Die Mutter nickt. Aber es fällt ihr schwer, immer deutsch zu sprechen. Gül Özmen stammt aus Izmir. Zuhause, sagt sie, sprechen wir immer türkisch. Zuhause ist das auch in Ordnung, entgegnet die Lehrerin. Aber eben nicht in der Schule. Gül Özmen versteht das. Auch sie konzentriert sich jetzt, versucht, ihrer Tochter ein Vorbild zu sein.

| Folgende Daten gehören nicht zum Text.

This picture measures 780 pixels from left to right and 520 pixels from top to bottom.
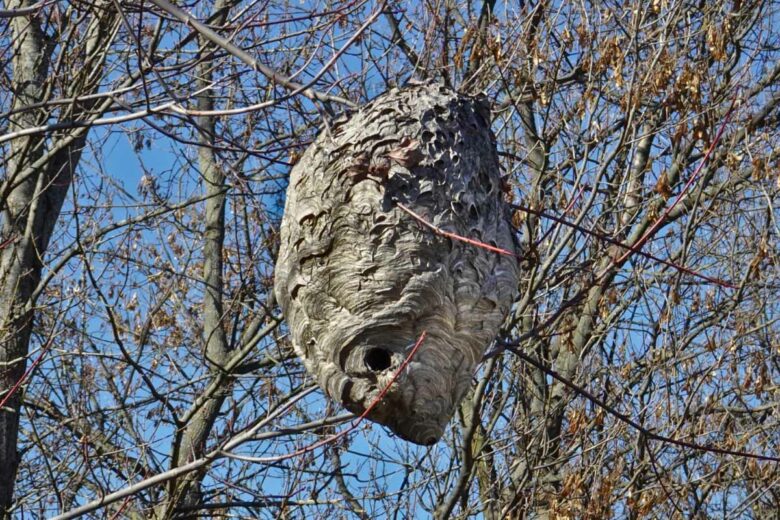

Gül Özmen: "Ja ich brauche wegen Hayel auch etwas Hilfe. Ich sage, aber ich reicht nicht. Immer gleiche, was ich sage, will machen, aber macht es nicht. Aber wenn Fremde, dann immer besser hören. Deswegen wir haben zusammengearbeitet."
Geduldig erklärt sie ihrer Tochter die Rechenaufgabe mit den roten und blauen Plättchen. Zuhause sollen die beiden weiterüben. 20 Minuten täglich reichen, sagt Lehrerin Sotiria Poli und schaut zufrieden aus. Mutter und Tochter haben im vergangenen Jahr viel dazugelernt, sagt sie. Und den Sprung in die dritte Klasse schafft Hayel bestimmt.